Nel darne notizia con un comunicato, il responsabile della Comunità di Sant'Antonio, Riccardo Losappio, ricorda che in occasione della presentazione del volume il rabbino Rav Shalom Bahbout terrà una lectio dal titolo «Gli Ebrei, l'umanità e Amalek». Successivamente il baritono e narratore Angelo De Leonardis leggerà stralci del libro, e il quartetto d'archi I Suoni del Sud e il soprano Anna Maria Stella Pansini eseguiranno musiche tratte dal cd allegato. Al pubblico sarà inoltre offerto un buffet kasher.
Amalek, discendente di Edom, è stato - ricorda la nota - il più spietato nemico del popolo ebraico dopo il passaggio del Mar Rosso e il più vigliacco, poiché attaccò Israele non sul fronte (dov'erano i più giovani) ma nelle retrovie (dove si attardavano anziani, donne e bambini). Il Terzo Reich è stato - si ricorda ancora nella nota - il nuovo Amalek della storia e il più spietato nemico della popolazione ebraica d'Europa, ma fecero entrambi una 'misera fine'.

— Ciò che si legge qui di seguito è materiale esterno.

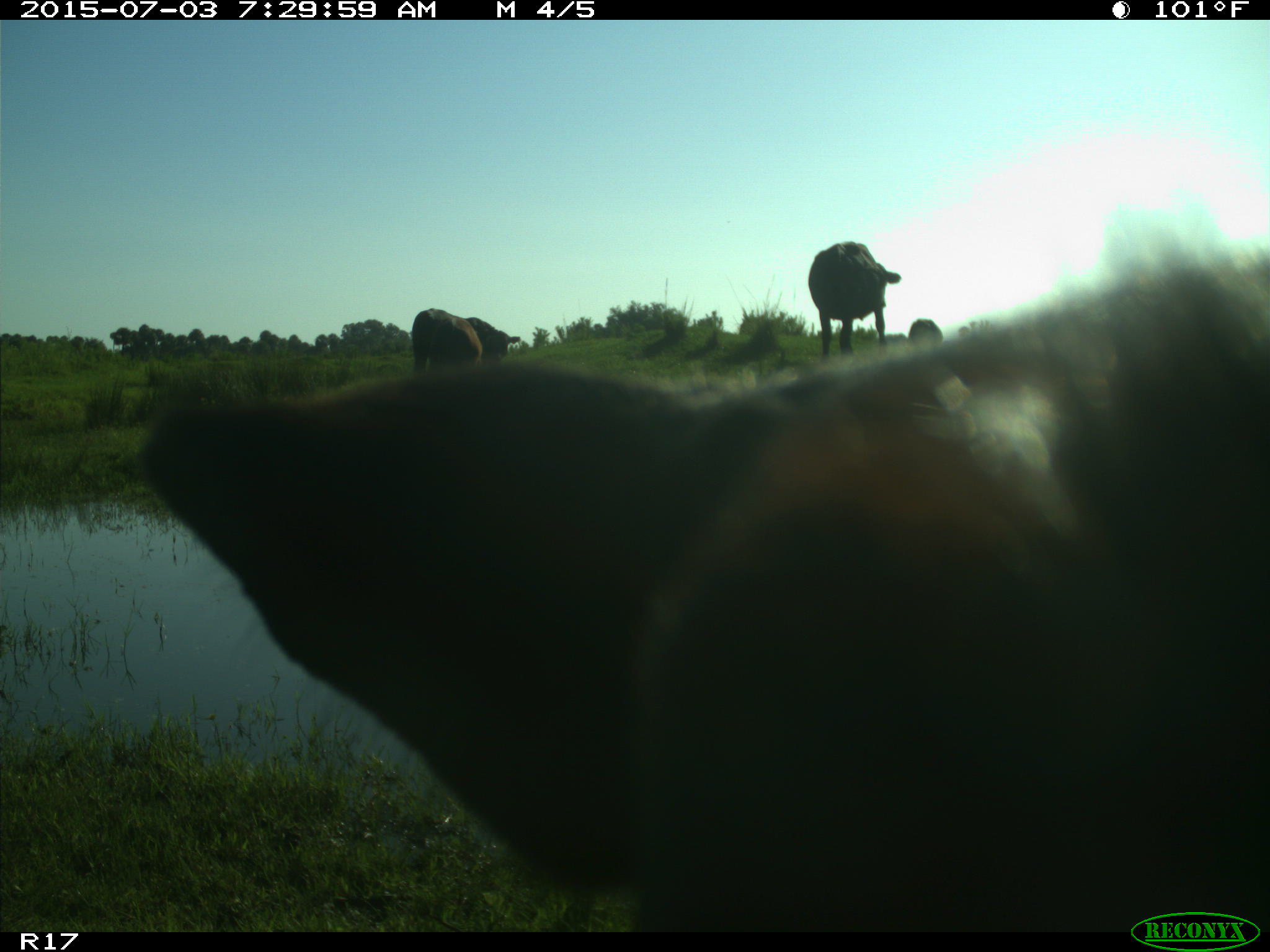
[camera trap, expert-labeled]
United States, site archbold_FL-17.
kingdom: Animalia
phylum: Chordata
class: Mammalia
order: Artiodactyla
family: Bovidae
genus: Bos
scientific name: Bos taurus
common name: domestic cow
Bos taurus (domestic cow).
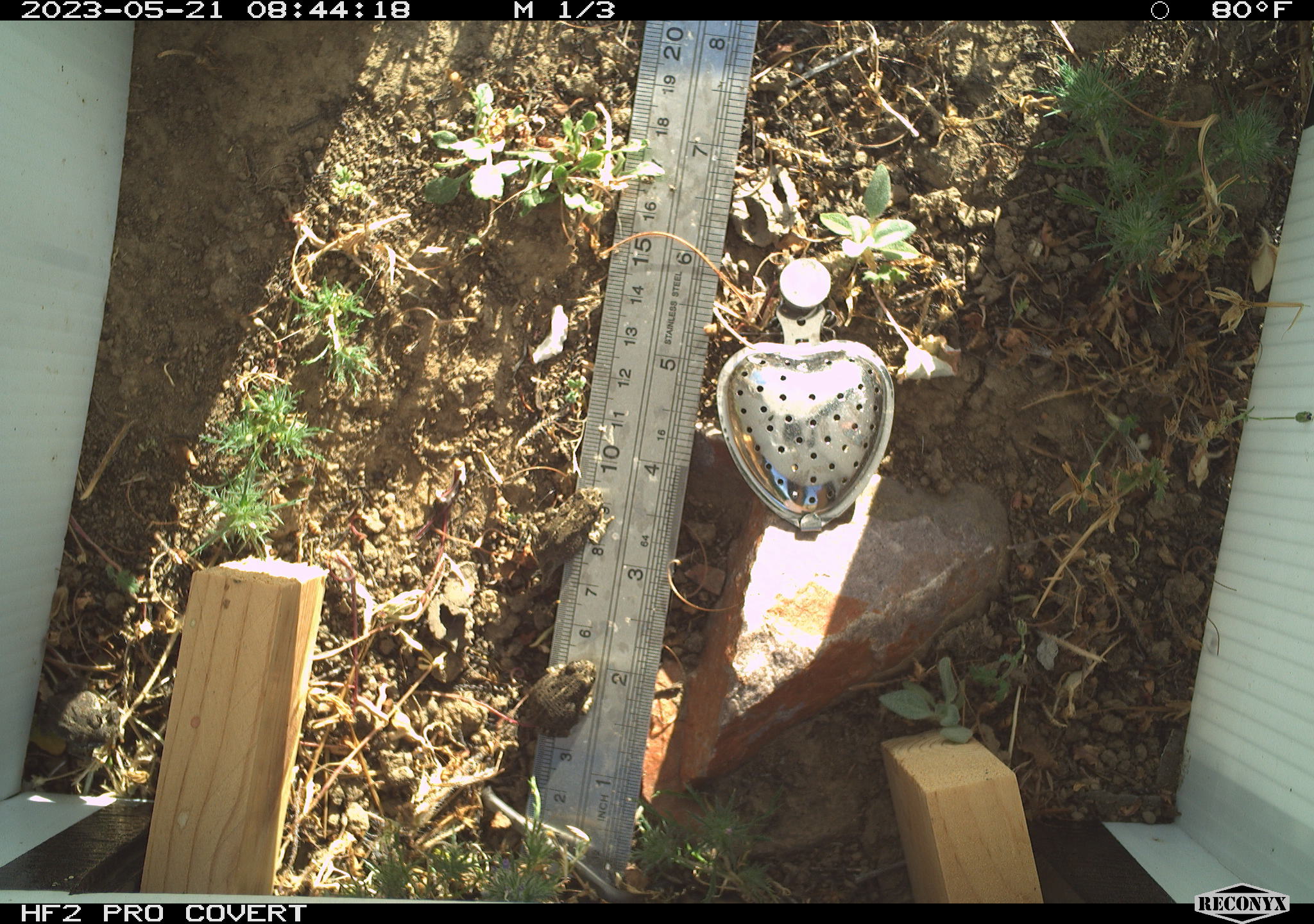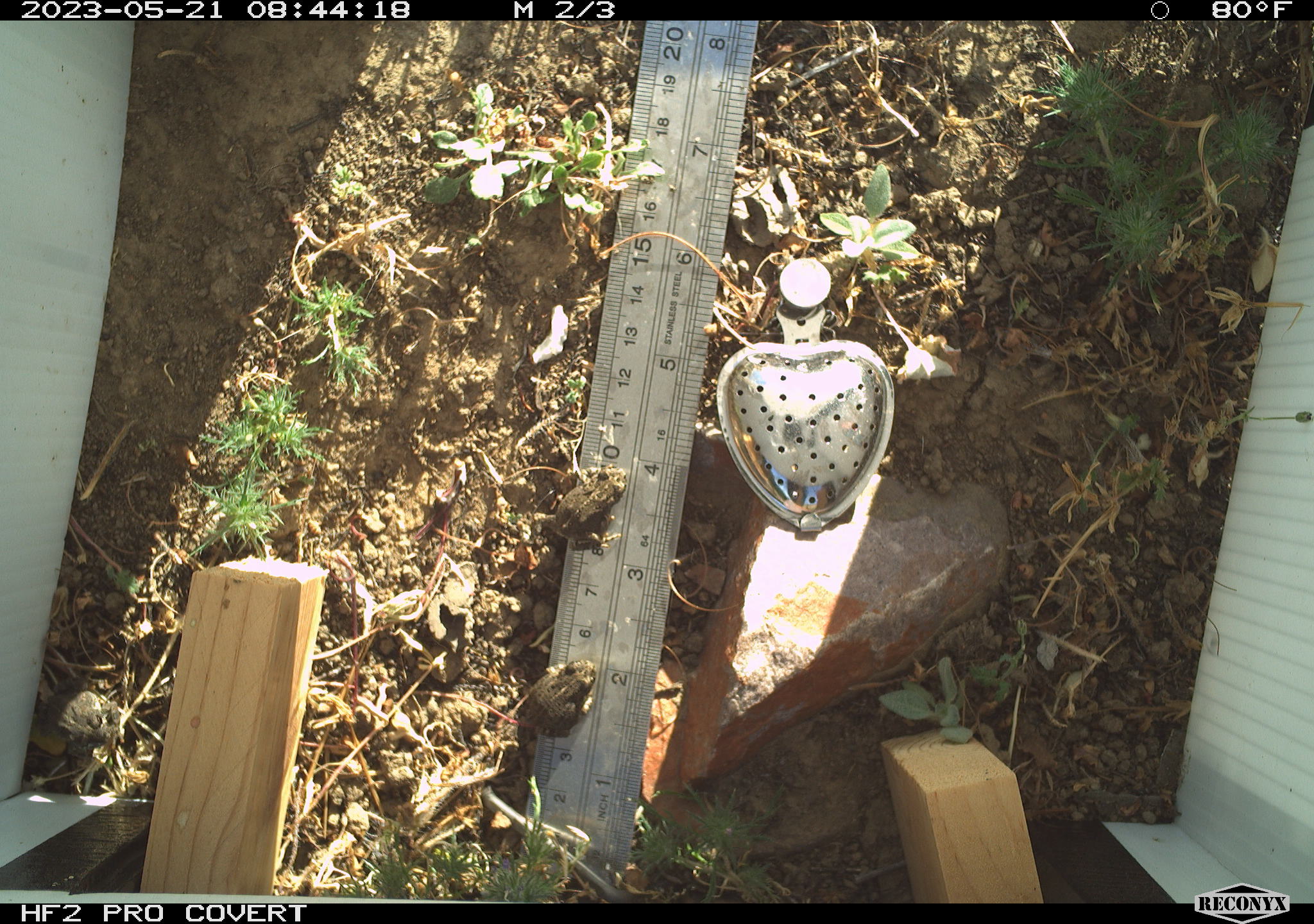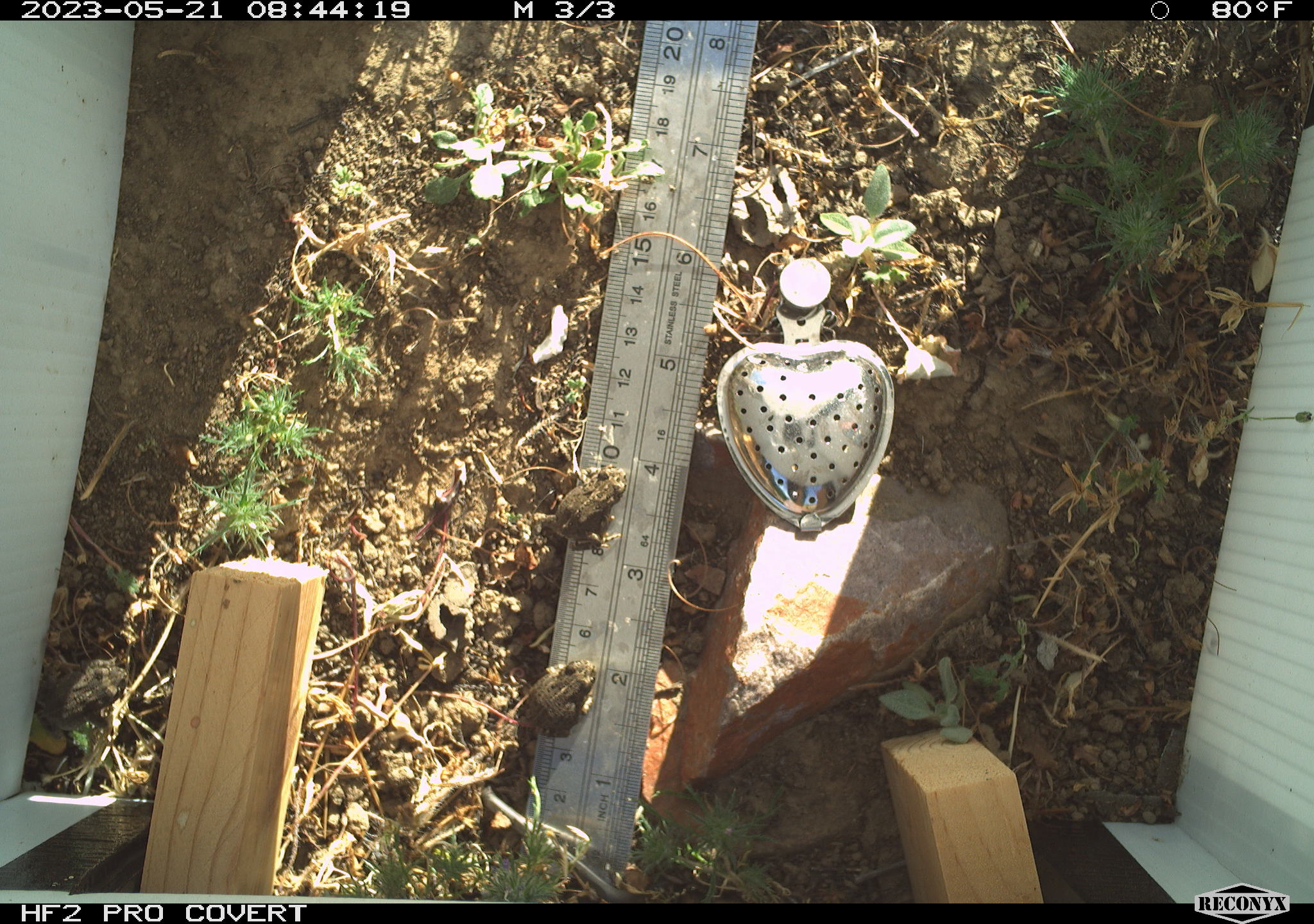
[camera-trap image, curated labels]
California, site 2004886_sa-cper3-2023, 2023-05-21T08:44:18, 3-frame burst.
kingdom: Animalia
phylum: Chordata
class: Amphibia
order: Anura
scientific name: Anura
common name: frogs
Frogs (Anura).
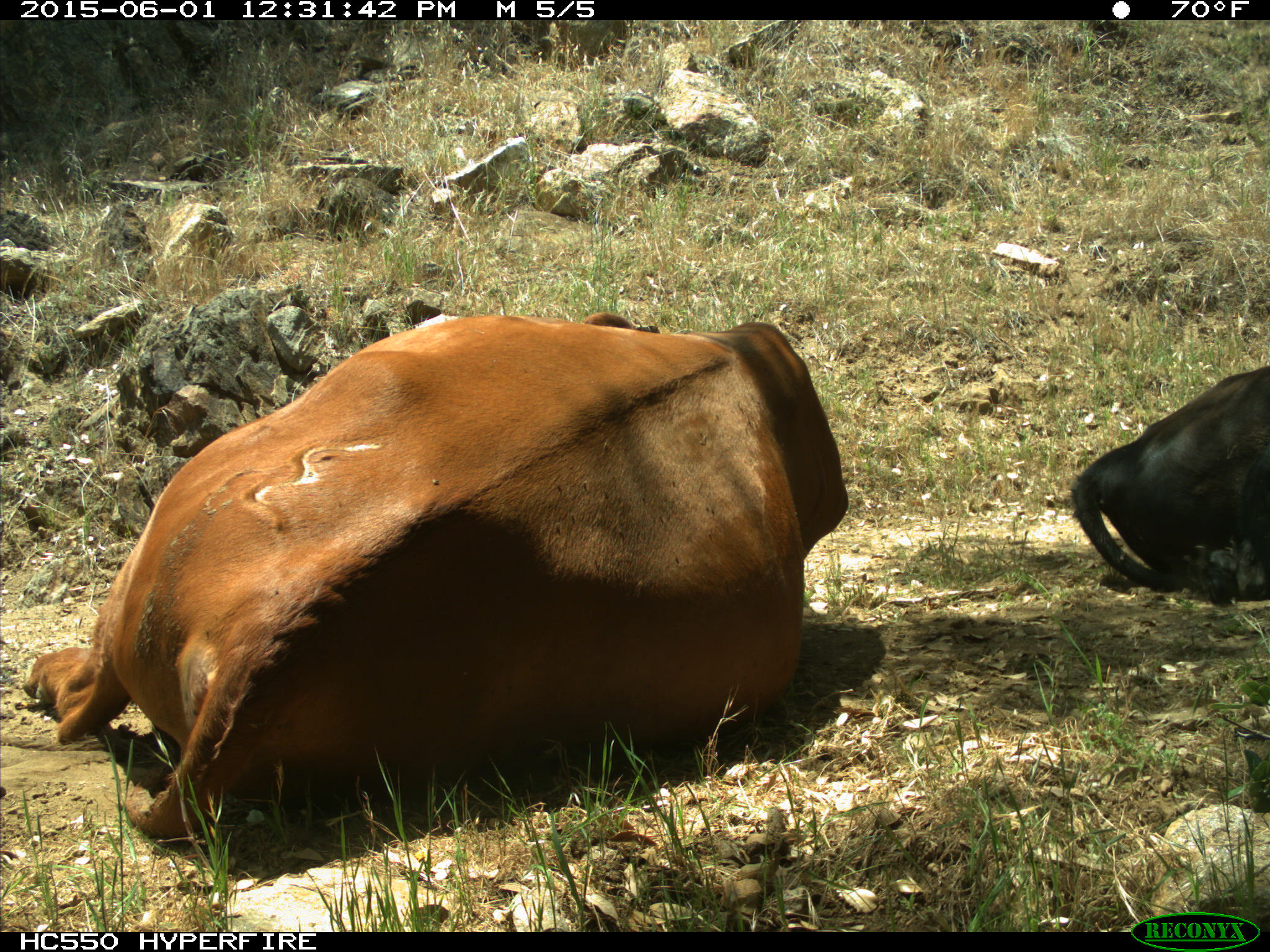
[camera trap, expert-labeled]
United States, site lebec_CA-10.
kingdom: Animalia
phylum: Chordata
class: Mammalia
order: Artiodactyla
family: Bovidae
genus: Bos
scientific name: Bos taurus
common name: domestic cow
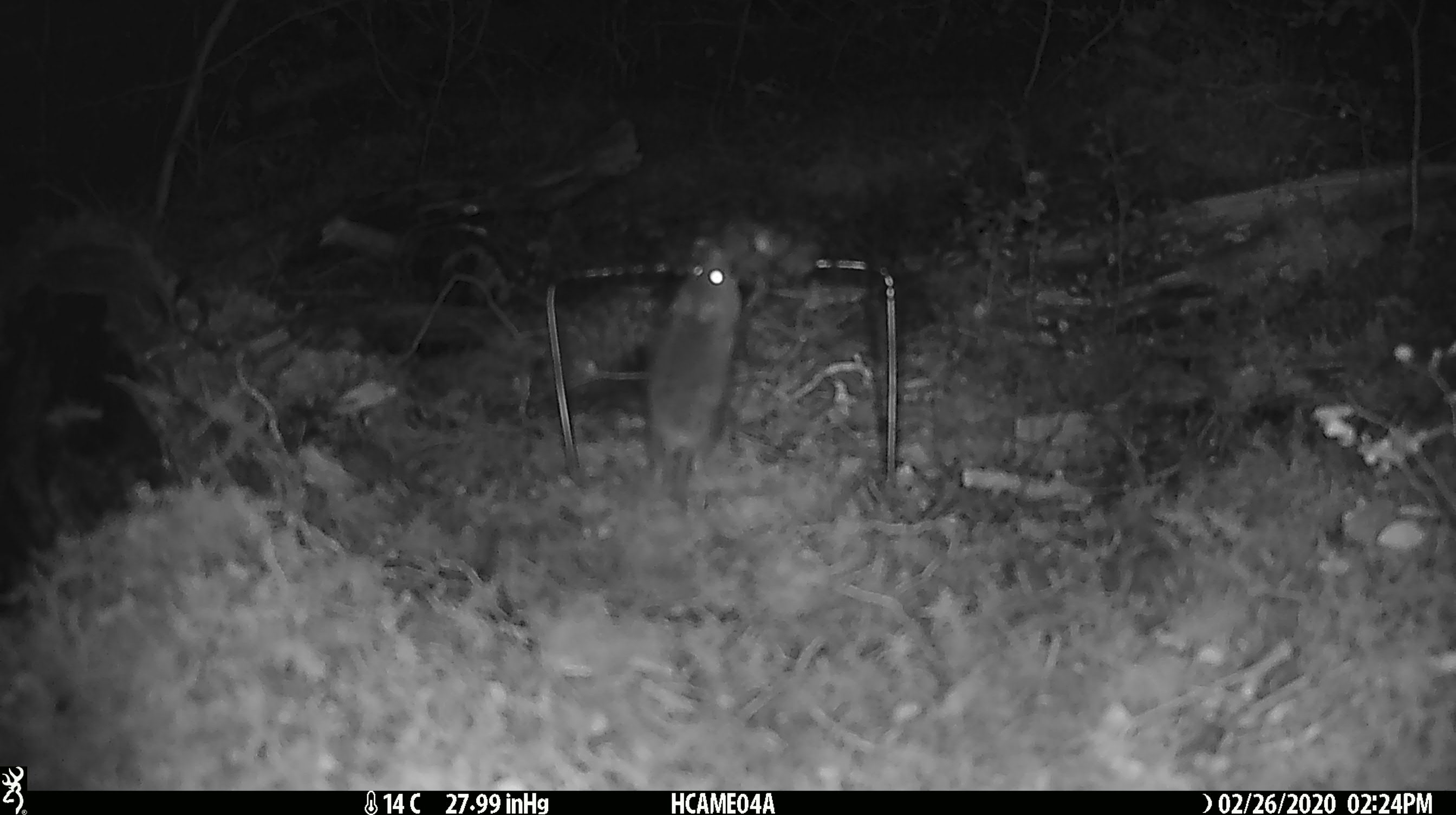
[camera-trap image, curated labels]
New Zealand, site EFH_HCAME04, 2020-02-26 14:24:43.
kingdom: Animalia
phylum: Chordata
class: Mammalia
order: Rodentia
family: Muridae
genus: Mus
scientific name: Mus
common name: mouse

Grazia Tiritiello nel suo libro racconta la storia di Jakov Gheler, un ingegnere edile di Lodz, combattente della Resistenza nel ghetto di Varsavia che al tramonto della vita ha soltanto un desiderio: tornare in Eretz, lo Stato di Israele. Nata a Barletta nel 1961, Grazia Tiritiello è presidente dell'Istituto Musica Judaica di Barletta e responsabile artistica delle Mostre Terezìn e Lunga vita alla Vita! tenute con ampio successo di pubblico e critica in numerose città. Direttore di scena dello spettacolo teatrale Brundibàr di Hans Kràsa, appartiene alla Comunità ebraica di Napoli. Autrice dei Lunari ebraici di Trani 5766 e 5767, è coautrice del libretto dell'opera in 2 atti Misha e i Lupi di Francesco Lotoro; con quest'ultimo ha scritto il libro Gli Ebrei nel Terzo Reich (Rotas, 2004) e l'Album fotografico Brundibàr - Theresienstadt 1943 (Rotas, 2007). Attori e uomini di teatro come Arnoldo Foà, Michele Placido, Milo Vallone e Pino Bruno hanno già prestato la propria voce narrante del suo libro Ricorda cosa ti ha fatto Amalek. Insomma una serata da non perdere per poter confrontarsi con una realtà spesso non considerata adeguatamente.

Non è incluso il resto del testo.